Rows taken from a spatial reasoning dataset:
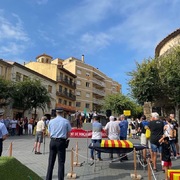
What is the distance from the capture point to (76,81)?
6838 cm

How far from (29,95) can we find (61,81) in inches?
883

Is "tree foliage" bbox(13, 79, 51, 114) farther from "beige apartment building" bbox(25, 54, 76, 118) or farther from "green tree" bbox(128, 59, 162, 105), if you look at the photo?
"beige apartment building" bbox(25, 54, 76, 118)

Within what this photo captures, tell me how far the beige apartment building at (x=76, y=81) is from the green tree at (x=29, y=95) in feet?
66.5

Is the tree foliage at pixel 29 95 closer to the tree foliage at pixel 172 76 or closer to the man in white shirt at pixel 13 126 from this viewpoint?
the man in white shirt at pixel 13 126

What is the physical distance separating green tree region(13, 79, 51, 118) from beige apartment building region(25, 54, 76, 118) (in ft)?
62.6

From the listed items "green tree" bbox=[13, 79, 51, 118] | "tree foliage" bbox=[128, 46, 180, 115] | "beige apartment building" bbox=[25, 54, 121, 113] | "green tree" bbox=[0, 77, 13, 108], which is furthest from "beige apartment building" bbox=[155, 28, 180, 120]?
"green tree" bbox=[0, 77, 13, 108]

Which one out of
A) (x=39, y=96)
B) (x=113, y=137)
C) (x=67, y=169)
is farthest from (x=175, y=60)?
(x=67, y=169)

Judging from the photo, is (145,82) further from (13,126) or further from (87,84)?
(87,84)

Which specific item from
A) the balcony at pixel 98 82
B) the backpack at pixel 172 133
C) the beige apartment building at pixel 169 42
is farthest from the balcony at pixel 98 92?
the backpack at pixel 172 133

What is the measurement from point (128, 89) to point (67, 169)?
2551cm

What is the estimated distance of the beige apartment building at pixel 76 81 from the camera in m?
58.6

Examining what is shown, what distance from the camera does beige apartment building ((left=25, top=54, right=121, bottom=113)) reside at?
192ft

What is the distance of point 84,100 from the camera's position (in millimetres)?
70438

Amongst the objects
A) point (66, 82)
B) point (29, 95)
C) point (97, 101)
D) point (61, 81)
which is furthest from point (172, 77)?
point (97, 101)
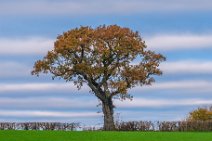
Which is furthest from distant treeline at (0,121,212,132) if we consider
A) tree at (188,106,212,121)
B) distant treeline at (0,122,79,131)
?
tree at (188,106,212,121)

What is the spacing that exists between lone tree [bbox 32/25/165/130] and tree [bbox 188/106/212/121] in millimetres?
41023

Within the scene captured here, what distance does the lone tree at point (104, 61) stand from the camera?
237 ft

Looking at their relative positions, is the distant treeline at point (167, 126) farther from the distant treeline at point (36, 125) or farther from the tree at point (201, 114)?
the tree at point (201, 114)

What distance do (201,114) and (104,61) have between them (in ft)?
153

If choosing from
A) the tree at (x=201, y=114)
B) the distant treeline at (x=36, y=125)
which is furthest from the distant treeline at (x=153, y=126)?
the tree at (x=201, y=114)

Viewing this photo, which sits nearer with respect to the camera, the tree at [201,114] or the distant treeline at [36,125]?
the distant treeline at [36,125]

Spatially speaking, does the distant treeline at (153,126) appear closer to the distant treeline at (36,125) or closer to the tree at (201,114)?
the distant treeline at (36,125)

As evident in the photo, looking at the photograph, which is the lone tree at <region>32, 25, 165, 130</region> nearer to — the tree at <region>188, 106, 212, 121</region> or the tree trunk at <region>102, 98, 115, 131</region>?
A: the tree trunk at <region>102, 98, 115, 131</region>

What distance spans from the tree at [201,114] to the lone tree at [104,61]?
41023 millimetres

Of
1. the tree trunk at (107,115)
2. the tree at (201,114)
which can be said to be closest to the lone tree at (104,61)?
the tree trunk at (107,115)

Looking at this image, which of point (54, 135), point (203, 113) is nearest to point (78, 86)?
point (54, 135)

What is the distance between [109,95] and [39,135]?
26.3 meters

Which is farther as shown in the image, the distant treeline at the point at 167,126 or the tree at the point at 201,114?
the tree at the point at 201,114

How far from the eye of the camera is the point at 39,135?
47.9 m
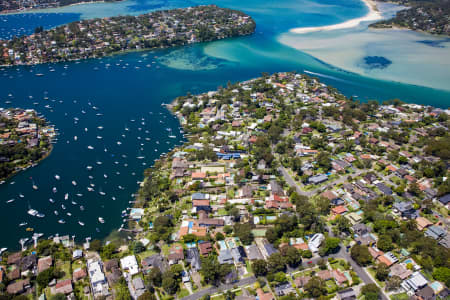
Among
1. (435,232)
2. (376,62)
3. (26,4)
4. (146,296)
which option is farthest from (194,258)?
(26,4)

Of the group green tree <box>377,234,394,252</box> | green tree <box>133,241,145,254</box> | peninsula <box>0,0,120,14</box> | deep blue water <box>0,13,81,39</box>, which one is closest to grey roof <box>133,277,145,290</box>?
green tree <box>133,241,145,254</box>

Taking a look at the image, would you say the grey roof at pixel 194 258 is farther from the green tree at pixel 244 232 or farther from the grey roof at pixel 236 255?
the green tree at pixel 244 232

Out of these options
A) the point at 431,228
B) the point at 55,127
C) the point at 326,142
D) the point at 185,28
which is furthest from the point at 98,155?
the point at 185,28

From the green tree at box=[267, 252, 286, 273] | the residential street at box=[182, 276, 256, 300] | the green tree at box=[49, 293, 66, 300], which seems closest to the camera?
the green tree at box=[49, 293, 66, 300]

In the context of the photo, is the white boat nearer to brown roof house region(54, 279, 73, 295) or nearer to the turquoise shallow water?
the turquoise shallow water

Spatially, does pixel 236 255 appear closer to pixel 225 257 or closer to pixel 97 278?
pixel 225 257

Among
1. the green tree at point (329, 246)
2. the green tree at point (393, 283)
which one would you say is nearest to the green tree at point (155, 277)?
the green tree at point (329, 246)
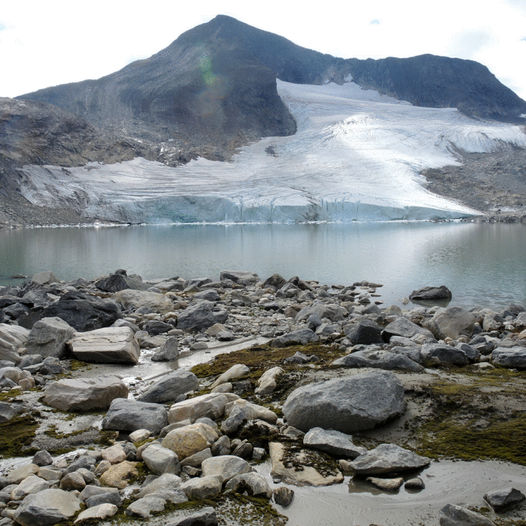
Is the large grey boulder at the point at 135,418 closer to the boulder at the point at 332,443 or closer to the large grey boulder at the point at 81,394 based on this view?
the large grey boulder at the point at 81,394

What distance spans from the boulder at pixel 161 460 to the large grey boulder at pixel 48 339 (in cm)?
372

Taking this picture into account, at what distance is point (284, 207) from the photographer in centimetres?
5059

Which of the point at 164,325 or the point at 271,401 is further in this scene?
the point at 164,325

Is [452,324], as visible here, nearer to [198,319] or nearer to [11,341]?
[198,319]

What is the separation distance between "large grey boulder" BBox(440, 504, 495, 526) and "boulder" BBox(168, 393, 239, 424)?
203cm

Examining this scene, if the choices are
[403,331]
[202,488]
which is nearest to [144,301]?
[403,331]

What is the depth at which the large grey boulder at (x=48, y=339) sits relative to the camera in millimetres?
6988

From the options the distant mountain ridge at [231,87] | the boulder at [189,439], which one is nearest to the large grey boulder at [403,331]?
the boulder at [189,439]

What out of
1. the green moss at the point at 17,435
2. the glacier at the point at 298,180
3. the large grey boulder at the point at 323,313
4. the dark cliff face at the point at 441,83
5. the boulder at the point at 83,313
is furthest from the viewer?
the dark cliff face at the point at 441,83

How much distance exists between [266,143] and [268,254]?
56375mm

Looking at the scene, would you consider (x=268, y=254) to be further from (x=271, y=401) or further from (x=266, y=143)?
(x=266, y=143)

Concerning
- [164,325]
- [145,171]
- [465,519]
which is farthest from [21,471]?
[145,171]

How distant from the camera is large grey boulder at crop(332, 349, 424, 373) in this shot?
5.39 m

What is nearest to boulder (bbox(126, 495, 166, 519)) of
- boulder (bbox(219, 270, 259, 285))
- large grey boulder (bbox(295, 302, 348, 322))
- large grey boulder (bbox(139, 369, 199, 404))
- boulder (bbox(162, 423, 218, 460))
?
boulder (bbox(162, 423, 218, 460))
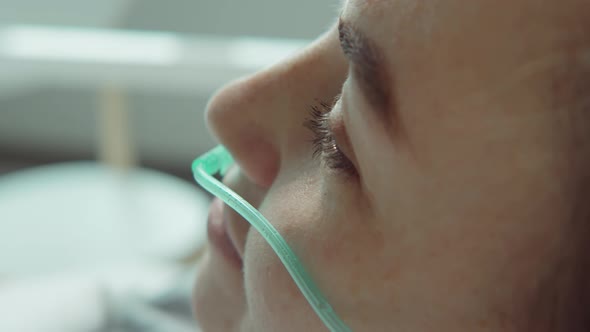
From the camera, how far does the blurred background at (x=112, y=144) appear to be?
3.64 feet

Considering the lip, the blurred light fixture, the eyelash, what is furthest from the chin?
the blurred light fixture

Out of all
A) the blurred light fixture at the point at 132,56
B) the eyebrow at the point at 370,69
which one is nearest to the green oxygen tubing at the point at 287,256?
the eyebrow at the point at 370,69

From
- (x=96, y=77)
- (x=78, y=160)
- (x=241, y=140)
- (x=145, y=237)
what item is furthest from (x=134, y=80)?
(x=78, y=160)

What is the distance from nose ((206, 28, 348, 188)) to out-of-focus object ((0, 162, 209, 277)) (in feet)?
3.07

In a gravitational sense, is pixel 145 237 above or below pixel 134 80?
below

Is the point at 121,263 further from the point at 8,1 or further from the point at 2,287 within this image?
the point at 8,1

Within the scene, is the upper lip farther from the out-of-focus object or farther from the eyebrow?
the out-of-focus object

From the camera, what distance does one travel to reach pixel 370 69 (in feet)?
1.39

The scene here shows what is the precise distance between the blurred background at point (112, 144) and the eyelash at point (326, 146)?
2.08 feet

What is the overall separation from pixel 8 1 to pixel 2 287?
1.19 m

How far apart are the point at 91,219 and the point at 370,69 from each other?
4.65ft

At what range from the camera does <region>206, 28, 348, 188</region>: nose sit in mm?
539

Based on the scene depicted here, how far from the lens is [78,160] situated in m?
2.66

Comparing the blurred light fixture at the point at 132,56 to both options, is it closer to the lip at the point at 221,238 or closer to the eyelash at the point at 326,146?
the lip at the point at 221,238
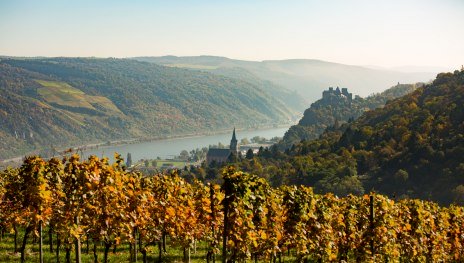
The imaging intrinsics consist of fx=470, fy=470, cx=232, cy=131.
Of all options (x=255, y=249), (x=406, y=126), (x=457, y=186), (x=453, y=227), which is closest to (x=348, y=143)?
(x=406, y=126)

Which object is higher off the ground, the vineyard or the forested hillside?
the vineyard

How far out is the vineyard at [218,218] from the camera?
20.4m

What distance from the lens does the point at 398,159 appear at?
482 ft

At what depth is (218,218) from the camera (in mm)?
29469

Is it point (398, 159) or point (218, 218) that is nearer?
point (218, 218)

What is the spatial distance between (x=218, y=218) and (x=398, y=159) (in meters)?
129

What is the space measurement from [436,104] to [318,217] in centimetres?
16848

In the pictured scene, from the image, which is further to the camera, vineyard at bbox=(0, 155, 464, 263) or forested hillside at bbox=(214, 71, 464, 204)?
forested hillside at bbox=(214, 71, 464, 204)

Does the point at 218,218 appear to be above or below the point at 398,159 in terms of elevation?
above

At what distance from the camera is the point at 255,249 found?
77.9ft

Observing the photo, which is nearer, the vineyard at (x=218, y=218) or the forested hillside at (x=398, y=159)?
the vineyard at (x=218, y=218)

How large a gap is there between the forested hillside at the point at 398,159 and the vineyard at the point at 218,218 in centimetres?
9537

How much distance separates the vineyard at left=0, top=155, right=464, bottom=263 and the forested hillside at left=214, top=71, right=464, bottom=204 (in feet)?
313

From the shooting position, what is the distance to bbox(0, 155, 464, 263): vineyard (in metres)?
20.4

What the exercise asks:
Copy out the records without changes, from the line that contains "The imaging intrinsics" through the end of the records, with both ends included.

Solution below:
The imaging intrinsics consist of fx=470, fy=470, cx=232, cy=131.
Of all options (x=255, y=249), (x=406, y=126), (x=457, y=186), (x=453, y=227), which is closest to (x=348, y=143)?
(x=406, y=126)

Which object is higher off the ground, the vineyard or the forested hillside?
the vineyard

How far out is the vineyard at [218,218] from the camera?
20.4m

What distance from the lens does the point at 398,159 appear at?
482 ft

At what depth is (218,218) from the camera (in mm)?
29469

Is it point (398, 159) or point (218, 218) that is nearer?
point (218, 218)

What is the spatial distance between (x=218, y=218) and (x=398, y=159) (in meters)?
129

What is the space measurement from [436,104] to [318,217] in centimetres?
16848

In the pictured scene, from the image, which is further to the camera, vineyard at bbox=(0, 155, 464, 263) or forested hillside at bbox=(214, 71, 464, 204)?
forested hillside at bbox=(214, 71, 464, 204)

Does the point at 218,218 appear to be above or below the point at 398,159 in terms of elevation?
above

At what distance from the camera is the point at 255,249 found?
77.9ft

Observing the photo, which is nearer, the vineyard at (x=218, y=218) or the forested hillside at (x=398, y=159)?
the vineyard at (x=218, y=218)

How large a gap is there between the forested hillside at the point at 398,159 and the vineyard at the point at 218,218 in centimetres?
9537

How much distance separates the vineyard at left=0, top=155, right=464, bottom=263 and the forested hillside at left=214, top=71, right=464, bottom=204 (in feet)?
313

From the shooting position, what is the distance to bbox(0, 155, 464, 263): vineyard (in metres)?
20.4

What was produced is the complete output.